Aim 1 - Rewrite the proverb page between "Latin Proverb #" and "to the forest.", inclusive, changing "forest" to "woods".
Aim 2 - Does the proverb page support each statement? (a) The English equivalent given for the proverb is "Coals to Newcastle." (b) The proverb is attributed to Cicero. (c) The proverb is translated as carrying water to the sea.

Latin Proverb # 9 – In silvam ligna ferre
Latin Proverb: In silvam ligna ferre. – Horatius, S. 1.10.34
English equivalent: Coals to Newcastle.
Translation: To carry wood to the forest.
Meaning: In silvam ligna ferre, as well as its English match, means to do something obviously superflous, something completely unnecessary and, perhaps, rather stupid. Horace says himself: In silvam non ligna feras insanius ac si magnas Graecorum malis implere catervas – "It is just as foolish to carry wood to a forest as to wish to swell the crowded ranks of the Greeks."

Data listing -
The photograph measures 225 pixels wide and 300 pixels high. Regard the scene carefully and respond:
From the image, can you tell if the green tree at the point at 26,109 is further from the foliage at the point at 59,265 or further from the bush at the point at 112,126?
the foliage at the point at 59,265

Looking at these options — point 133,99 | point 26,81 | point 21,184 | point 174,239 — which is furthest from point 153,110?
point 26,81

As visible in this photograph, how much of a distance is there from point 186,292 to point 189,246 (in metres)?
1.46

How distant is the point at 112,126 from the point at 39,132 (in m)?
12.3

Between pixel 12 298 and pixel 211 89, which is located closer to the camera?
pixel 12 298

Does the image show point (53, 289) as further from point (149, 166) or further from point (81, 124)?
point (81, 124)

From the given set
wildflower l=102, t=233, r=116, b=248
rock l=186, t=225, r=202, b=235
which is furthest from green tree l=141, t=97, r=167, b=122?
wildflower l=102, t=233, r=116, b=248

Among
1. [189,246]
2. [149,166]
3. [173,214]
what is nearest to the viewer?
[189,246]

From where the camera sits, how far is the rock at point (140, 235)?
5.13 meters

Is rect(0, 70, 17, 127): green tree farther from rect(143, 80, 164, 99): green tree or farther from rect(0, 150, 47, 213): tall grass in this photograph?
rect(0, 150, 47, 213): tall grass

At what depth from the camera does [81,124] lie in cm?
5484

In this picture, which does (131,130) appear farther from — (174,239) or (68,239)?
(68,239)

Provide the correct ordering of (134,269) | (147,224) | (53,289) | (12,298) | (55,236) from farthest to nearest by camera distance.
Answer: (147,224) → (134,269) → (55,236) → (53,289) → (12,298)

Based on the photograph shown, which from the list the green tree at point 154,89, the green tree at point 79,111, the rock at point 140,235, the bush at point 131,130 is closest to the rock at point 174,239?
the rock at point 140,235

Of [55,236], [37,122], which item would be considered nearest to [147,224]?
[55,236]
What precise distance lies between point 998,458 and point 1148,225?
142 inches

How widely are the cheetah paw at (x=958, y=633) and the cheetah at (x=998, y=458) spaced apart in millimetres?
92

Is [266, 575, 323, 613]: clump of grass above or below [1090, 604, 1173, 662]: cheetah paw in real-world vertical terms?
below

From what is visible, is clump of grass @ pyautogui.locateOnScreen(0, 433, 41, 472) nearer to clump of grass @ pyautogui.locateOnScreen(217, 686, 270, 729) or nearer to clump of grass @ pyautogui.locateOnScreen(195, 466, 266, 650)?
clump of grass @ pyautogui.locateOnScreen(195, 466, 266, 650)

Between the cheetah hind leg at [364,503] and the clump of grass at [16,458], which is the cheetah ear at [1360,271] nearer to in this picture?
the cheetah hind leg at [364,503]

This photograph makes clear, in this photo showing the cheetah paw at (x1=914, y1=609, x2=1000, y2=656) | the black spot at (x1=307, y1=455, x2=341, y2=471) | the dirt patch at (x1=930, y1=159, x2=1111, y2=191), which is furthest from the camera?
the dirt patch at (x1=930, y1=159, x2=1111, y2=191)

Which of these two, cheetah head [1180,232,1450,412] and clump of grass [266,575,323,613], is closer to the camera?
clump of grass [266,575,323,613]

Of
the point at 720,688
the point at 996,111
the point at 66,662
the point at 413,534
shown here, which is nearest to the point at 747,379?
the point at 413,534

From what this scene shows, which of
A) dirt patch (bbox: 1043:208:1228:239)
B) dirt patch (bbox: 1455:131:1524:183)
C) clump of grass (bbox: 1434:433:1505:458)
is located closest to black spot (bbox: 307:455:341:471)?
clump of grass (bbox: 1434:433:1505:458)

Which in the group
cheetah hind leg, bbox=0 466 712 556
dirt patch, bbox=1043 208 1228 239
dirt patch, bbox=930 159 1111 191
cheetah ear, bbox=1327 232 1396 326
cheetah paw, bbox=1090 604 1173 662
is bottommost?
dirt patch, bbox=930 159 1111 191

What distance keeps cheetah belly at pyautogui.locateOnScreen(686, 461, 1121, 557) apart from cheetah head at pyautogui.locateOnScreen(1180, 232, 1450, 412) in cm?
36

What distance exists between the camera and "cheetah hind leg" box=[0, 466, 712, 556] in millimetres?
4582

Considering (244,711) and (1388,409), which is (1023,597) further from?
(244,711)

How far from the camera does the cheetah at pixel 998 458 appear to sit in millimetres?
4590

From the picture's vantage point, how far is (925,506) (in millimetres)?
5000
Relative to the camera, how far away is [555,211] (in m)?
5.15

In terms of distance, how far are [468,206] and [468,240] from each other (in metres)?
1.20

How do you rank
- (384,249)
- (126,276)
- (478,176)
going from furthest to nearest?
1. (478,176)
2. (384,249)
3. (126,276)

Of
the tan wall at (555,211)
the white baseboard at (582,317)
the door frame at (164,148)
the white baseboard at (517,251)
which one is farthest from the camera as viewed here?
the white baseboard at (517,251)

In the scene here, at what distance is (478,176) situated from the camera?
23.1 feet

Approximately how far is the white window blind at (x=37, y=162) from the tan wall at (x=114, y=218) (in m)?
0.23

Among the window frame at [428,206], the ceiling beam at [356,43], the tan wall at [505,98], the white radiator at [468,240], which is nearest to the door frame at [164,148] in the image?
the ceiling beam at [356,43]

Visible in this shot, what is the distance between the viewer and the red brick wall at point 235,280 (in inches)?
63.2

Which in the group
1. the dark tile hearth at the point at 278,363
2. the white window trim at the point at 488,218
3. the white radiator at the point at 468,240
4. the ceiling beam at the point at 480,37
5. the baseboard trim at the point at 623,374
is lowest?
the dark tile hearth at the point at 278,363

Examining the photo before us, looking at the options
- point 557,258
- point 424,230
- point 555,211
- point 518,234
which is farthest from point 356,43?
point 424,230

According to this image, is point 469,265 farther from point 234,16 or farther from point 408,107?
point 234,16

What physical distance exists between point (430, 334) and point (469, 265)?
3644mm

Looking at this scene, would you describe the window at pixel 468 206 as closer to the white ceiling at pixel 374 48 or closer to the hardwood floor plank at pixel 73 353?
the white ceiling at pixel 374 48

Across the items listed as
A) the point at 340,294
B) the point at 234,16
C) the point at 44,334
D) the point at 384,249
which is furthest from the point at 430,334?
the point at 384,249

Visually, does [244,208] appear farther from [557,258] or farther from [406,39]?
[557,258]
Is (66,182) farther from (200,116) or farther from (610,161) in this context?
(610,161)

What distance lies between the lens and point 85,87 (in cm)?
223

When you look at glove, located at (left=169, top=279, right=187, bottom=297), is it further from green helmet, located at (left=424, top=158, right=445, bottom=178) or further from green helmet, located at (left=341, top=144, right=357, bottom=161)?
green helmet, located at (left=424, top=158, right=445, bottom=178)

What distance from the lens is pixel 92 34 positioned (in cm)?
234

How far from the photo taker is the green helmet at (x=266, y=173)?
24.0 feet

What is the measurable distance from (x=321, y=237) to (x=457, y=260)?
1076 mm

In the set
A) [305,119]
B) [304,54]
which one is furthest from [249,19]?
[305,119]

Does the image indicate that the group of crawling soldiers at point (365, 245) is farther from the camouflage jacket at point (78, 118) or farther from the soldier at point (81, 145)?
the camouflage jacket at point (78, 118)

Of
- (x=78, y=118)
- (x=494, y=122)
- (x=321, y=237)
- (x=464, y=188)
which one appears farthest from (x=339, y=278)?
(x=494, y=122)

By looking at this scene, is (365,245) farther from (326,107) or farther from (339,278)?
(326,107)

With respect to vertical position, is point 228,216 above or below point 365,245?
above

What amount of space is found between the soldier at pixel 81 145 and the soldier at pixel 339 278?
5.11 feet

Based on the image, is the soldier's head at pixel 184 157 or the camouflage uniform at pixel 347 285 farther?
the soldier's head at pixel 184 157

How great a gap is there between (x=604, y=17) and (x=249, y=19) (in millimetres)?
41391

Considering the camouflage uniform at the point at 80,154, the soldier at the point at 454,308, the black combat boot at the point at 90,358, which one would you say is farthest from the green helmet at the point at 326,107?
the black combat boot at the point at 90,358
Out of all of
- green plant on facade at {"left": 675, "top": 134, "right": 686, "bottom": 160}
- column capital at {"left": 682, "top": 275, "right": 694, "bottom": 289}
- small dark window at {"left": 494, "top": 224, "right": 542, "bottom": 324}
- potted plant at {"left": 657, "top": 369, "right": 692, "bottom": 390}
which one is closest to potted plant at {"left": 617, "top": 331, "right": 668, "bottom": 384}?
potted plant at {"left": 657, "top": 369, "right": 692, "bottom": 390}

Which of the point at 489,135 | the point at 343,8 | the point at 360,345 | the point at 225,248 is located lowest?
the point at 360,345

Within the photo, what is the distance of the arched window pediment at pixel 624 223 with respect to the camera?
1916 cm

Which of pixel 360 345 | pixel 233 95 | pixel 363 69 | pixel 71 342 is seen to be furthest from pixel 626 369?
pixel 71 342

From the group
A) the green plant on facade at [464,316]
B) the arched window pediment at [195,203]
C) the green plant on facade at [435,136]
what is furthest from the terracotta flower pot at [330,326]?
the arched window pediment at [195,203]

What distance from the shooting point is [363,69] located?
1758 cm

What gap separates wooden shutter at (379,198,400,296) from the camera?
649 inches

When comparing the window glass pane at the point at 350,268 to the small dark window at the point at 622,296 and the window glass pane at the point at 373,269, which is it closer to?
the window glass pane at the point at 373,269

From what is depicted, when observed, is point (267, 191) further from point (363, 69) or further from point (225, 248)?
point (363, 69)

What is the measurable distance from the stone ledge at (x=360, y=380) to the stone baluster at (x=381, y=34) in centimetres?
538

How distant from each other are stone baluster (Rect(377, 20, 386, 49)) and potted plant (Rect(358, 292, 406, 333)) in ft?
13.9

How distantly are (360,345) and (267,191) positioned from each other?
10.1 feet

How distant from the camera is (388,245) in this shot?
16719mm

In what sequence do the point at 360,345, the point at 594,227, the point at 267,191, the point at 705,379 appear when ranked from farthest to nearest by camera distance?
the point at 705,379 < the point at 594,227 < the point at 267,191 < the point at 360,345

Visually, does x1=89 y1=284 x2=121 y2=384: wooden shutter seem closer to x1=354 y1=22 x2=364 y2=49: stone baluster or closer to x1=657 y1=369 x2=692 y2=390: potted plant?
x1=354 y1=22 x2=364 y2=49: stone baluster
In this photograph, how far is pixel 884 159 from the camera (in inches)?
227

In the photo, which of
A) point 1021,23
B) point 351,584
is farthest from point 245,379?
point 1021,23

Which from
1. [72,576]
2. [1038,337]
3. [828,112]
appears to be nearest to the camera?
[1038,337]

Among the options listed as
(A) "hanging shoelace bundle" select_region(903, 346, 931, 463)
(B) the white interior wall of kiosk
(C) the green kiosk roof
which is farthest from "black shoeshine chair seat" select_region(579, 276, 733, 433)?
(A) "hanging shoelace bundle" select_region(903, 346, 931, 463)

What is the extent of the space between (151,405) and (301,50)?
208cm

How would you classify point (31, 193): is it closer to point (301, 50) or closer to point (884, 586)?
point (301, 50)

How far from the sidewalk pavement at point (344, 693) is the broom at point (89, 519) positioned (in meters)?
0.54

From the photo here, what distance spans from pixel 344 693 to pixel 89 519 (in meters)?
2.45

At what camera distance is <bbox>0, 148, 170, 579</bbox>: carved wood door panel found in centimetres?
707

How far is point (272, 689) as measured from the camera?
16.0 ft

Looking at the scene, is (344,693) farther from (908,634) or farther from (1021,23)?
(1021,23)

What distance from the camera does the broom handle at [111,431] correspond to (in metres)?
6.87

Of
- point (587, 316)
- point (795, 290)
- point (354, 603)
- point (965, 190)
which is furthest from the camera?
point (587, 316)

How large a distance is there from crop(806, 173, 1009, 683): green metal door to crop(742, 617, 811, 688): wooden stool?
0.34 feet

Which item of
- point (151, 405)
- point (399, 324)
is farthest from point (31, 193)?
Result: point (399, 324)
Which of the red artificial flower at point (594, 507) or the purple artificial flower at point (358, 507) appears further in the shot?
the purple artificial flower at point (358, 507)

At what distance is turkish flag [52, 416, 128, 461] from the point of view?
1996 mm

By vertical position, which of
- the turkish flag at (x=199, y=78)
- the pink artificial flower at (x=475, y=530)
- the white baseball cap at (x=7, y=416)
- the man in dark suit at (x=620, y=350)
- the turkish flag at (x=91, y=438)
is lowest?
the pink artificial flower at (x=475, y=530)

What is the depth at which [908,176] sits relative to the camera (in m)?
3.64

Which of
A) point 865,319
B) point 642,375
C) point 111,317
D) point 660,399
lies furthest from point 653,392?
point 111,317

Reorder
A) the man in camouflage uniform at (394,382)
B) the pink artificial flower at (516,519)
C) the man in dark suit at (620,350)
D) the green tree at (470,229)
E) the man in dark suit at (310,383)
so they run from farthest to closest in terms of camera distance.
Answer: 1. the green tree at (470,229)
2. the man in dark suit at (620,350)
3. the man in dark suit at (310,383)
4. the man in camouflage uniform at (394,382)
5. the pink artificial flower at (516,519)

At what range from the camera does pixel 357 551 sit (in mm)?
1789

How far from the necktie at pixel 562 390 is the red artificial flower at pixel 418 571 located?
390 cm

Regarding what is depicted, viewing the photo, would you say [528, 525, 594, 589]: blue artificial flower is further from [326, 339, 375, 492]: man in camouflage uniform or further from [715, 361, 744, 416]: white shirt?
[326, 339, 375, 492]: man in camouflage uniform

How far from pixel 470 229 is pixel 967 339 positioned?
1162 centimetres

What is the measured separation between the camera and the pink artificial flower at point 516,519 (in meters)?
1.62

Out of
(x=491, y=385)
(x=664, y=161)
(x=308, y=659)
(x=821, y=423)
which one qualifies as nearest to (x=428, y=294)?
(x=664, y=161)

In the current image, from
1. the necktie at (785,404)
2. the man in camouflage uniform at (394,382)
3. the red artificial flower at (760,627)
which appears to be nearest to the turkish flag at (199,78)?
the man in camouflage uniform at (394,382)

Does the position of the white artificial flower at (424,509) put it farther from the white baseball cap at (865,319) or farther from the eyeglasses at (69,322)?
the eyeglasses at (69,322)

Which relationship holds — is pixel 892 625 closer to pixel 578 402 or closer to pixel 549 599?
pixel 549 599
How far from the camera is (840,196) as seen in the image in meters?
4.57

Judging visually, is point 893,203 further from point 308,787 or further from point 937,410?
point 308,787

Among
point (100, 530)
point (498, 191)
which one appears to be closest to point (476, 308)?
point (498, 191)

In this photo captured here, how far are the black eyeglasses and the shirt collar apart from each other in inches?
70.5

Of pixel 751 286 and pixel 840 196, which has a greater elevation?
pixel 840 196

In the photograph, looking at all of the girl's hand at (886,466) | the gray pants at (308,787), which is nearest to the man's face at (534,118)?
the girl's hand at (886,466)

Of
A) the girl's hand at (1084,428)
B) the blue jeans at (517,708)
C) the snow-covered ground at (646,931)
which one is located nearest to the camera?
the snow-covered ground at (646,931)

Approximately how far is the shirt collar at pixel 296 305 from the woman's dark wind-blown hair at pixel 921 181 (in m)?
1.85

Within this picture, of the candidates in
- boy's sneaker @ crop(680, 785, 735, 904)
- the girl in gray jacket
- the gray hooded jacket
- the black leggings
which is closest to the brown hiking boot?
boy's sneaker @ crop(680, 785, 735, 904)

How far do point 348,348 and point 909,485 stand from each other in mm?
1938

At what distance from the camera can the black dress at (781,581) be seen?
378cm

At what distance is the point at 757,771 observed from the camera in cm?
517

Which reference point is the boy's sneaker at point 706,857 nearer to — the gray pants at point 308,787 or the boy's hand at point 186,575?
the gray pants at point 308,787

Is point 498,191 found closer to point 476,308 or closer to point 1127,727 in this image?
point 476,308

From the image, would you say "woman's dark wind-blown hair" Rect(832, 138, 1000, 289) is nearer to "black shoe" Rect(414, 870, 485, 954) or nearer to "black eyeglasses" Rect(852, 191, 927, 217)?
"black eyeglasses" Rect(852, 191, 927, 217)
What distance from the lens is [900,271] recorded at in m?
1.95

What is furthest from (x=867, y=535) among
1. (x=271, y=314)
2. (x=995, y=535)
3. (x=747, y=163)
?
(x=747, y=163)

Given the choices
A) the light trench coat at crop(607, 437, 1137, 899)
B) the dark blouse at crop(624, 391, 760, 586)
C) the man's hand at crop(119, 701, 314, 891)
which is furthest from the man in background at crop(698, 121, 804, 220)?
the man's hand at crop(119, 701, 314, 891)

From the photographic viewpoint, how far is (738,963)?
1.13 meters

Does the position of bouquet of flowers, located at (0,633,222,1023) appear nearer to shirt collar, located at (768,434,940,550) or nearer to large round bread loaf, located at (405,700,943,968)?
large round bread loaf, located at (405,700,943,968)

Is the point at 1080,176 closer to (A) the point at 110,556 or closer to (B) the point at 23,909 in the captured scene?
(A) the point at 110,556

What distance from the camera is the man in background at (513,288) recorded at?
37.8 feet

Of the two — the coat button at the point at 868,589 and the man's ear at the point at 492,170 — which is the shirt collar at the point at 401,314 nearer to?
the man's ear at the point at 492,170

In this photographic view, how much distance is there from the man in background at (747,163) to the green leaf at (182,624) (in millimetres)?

Reply 1 -
Latin Proverb # 9 – In silvam ligna ferre
Latin Proverb: In silvam ligna ferre. – Horatius, S. 1.10.34
English equivalent: Coals to Newcastle.
Translation: To carry wood to the woods.

Reply 2 -
(a) Yes: "English equivalent: Coals to Newcastle."
(b) No: "Horatius, S. 1.10.34"
(c) No: "Translation: To carry wood to the forest."